## BEGIN TEXT SECTION
Using Audit Data To Estimate Taxpayer Reporting Error in the Statistics of Income Division’s Individual Tax Return Sample

Kimberly Henry

Internal Revenue Service, P. O. Box 2608, Washington, DC 20013-2608

1

Abstract: The Statistics of Income (SOI) Division of IRS uses preaudit information from large annual samples to estimate totals of variables on individual income tax returns. These estimates are subject to taxpayer reporting error, which is defined here as the difference between taxpayers’ reported values and the corresponding values determined in an audit. The IRS National Research Program’s (NRP) Tax Year 2001 sample of nearly 45,000 returns randomly selected for audits is used to produce estimates of taxpayer reporting error in SOI’s estimates of eight deduction-related variables: Cash and Noncash Contributions, Total Adjustments (without the Self-Employment Tax Adjustment), Total Taxes Deducted, State and Local Taxes, Real Estate Taxes, Other Taxes/Personal Property Taxes, and Exemptions. These variables are overreported by taxpayers to the extent that SOI’s national-level estimates have a positive bias, whose size is much greater than the estimates’ sampling errors. Four methods are used to quantify the extent of the error: a difference estimator, separate and combined ratio-estimators, and a national-level poststratification adjustment to the NRP estimates. Both ratio adjustment methods also produced error estimates that were more consistent with NRP benchmarks over the alternatives. Of these, the estimated true values produced using the separate ratio estimator had the highest levels of precision.

The opinions expressed here are those of the author and do not necessarily represent the policies and practices of the U.S. Internal Revenue Service. Please do not cite or distribute this paper without the author’s permission.


1. Introduction

The National Research Program (NRP) was implemented by the Internal Revenue Service (IRS) for individual tax returns in Tax Year 2001 to support tax research by selecting large random samples of tax returns to be audited (Brown and Mazur 2003). The resulting NRP data are used here to estimate taxpayer reporting error in national-level totals of eight variables estimated from the Statistics of Income (SOI) Division’s Form 1040 sample. Since SOI’s individual sample data are based on preaudit information, estimates produced from it are affected by taxpayer misreporting. Both samples are large stratified Bernoulli samples, with different strata definitions and sampling rates. Only a small number of returns (433) were in both.

All eight deduction-related variables examined were overstated by taxpayers such that SOI’s estimates of each variable’s national-level total have a positive bias. To examine the extent of this, four alternative analyses are examined: the differences in estimated totals from both samples, two ratio-based adjustments to the SOI estimates, and post-stratified adjustments to the NRP estimates. The bias and variance of each method’s estimated true total are used to evaluate the alternatives and determine the impact of the reporting error on national-level estimates. Error estimates using only NRP data are also provided to compare the estimates examined here to similar ones the IRS produces.

2. Taxpayer Reporting Error

The taxpayer reporting error is defined as the difference between SOI’s values edited for statistical purposes, which are based on taxpayers’ originally reported values, and the corresponding values determined by NRP auditors. Thus, the audits are regarded as yielding the true values. This is different from other IRS taxpayer error studies (e.g., Bloomquist 2004 and Plumley 2005) that attempt to account for misreporting undetected by the NRP auditors; only taxpayer reporting error that was detected by the auditors is quantified here.
## END TEXT SECTION
#### EXERCISE TASK 1
Can you rewrite the entries from the first one through the line containing "top-left (1, 179), bottom-right (215, 353)", swapping "vans" for "minivans" and leaving everything else unchanged?
The paper on taxpayer reporting error and the entries have no connection to each other.
## BEGIN EXTRACTED DATA
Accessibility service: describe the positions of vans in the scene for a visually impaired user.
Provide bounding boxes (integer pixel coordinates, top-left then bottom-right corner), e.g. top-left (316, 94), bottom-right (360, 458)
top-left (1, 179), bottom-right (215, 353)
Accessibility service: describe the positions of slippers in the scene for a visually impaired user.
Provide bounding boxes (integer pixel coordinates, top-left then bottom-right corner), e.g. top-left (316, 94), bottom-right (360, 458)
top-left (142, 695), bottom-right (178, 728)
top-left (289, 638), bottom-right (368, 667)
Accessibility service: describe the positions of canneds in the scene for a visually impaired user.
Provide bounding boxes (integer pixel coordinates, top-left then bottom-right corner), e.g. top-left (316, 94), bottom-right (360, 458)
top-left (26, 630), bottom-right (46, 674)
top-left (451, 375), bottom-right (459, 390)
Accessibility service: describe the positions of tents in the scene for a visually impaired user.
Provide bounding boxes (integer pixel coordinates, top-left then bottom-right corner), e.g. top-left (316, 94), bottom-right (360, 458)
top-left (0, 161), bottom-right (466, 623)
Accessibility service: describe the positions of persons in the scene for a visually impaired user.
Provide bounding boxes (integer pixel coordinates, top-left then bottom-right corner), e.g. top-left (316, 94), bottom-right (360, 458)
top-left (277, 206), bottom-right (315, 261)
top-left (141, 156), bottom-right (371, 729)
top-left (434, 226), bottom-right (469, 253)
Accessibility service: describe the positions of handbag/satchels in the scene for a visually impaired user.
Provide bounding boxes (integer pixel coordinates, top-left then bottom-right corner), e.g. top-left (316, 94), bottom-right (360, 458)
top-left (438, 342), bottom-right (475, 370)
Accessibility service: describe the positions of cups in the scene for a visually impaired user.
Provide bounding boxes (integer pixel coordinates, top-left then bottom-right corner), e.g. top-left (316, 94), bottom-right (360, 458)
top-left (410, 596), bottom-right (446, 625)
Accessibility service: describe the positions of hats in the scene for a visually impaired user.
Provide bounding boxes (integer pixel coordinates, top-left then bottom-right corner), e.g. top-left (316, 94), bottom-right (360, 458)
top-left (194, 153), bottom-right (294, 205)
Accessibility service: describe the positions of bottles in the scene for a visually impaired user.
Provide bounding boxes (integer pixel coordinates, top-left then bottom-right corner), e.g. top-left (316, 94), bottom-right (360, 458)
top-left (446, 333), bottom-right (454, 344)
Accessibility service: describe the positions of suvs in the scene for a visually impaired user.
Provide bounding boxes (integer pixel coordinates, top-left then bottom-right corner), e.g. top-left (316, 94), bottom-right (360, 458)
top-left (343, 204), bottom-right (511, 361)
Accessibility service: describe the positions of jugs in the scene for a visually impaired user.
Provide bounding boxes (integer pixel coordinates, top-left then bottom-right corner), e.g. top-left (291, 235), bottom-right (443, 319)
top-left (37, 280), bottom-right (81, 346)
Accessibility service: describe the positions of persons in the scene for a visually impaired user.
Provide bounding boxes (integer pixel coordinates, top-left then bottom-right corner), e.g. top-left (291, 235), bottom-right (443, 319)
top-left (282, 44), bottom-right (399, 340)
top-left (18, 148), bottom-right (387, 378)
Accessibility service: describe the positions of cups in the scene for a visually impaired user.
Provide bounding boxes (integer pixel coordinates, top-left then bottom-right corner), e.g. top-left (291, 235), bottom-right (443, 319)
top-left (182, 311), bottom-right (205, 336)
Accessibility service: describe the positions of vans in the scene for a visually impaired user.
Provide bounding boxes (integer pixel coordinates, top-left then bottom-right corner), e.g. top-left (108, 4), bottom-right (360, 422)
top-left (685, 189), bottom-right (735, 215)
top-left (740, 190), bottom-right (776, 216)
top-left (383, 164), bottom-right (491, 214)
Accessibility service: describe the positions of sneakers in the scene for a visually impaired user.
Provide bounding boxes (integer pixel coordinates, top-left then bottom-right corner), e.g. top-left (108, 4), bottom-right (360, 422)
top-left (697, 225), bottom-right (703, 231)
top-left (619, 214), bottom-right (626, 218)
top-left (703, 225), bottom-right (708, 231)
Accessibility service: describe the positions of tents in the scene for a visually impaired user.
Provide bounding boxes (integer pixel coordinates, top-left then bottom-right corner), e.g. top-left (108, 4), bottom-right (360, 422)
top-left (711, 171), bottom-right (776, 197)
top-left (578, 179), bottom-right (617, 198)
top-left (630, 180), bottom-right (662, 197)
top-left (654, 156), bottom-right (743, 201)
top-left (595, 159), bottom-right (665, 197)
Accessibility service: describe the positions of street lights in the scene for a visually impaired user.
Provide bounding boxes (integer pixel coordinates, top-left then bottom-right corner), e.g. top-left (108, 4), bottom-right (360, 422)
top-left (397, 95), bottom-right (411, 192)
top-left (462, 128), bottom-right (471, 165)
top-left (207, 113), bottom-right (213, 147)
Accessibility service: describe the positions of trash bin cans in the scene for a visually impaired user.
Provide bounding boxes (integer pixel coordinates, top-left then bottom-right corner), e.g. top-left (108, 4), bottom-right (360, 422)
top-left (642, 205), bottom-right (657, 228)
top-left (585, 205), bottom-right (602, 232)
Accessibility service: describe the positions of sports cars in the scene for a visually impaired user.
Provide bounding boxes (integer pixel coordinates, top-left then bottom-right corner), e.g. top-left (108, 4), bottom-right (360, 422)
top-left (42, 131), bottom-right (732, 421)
## END EXTRACTED DATA
#### EXERCISE TASK 2
Could you continue the paper on taxpayer reporting error from its final sentence?

#### REPLY 1
Accessibility service: describe the positions of minivans in the scene for a visually impaired user.
Provide bounding boxes (integer pixel coordinates, top-left then bottom-right corner), e.g. top-left (316, 94), bottom-right (360, 458)
top-left (1, 179), bottom-right (215, 353)

#### REPLY 2
The “incentive” for taxpayers to alter their tax liabilities can lead to intentional misreporting, since lower reported amounts of income-related variables (particularly unreported income) and higher amounts of adjustment- and deduction-related variables contribute to lower amounts of tax owed. While it is legal for certain taxpayers to use itemized deductions to lower their amount of income that is subject to tax, there are taxpayers who illegally (whether intentionally or not) inflate their reported deductions. Intentional and illegal misreporting of tax information is called tax evasion. However, unintentional misreporting may also occur due to a complex tax system, including the tax forms and laws, or inadvertent mistakes. This can happen particularly among less informed taxpayers (Slemrod and Bakija 2004).

The most obvious effect of taxpayer misreporting is that taxpayers do not pay the amount of taxes they owe. In general, by understating income and overstating deductions, taxpayers pay less tax than they should. Measuring the amount of tax paid is relatively simple, but it is much more difficult to determine how much should have been paid. One periodic IRS estimate, the gross tax gap (the amount of true tax liability for a given tax year that is not paid voluntarily and on time (IRS 2006)) was $345 billion for all types of 2001 tax.

3. Description of the Data

An individual was required to file a Tax Year 2001 tax return based on gross income, marital status, age, and, to a lesser extent, dependency and blindness (Parisi 2003). Gross income is all income received in the form of money, property, and investment services not expressly exempt from being taxed.

The data come from two separate IRS samples. The frame for both was the Calendar Year 2002 IRS Individual Master File (IMF). Both included Form 1040 (the basic individual income tax return), Form 1040A (a shortened version of Form 1040), and Form 1040EZ (the income tax return for single and joint filers with no dependents). Both samples included original filings, the first returns that are filed by US citizens and residents to IRS and electronically keyed by IRS transcribers. Both samples excluded returns selected for operational audits prior to their sample selection processes and other filings, such as amended or duplicate returns. However, amended return information was taken into account in the audits.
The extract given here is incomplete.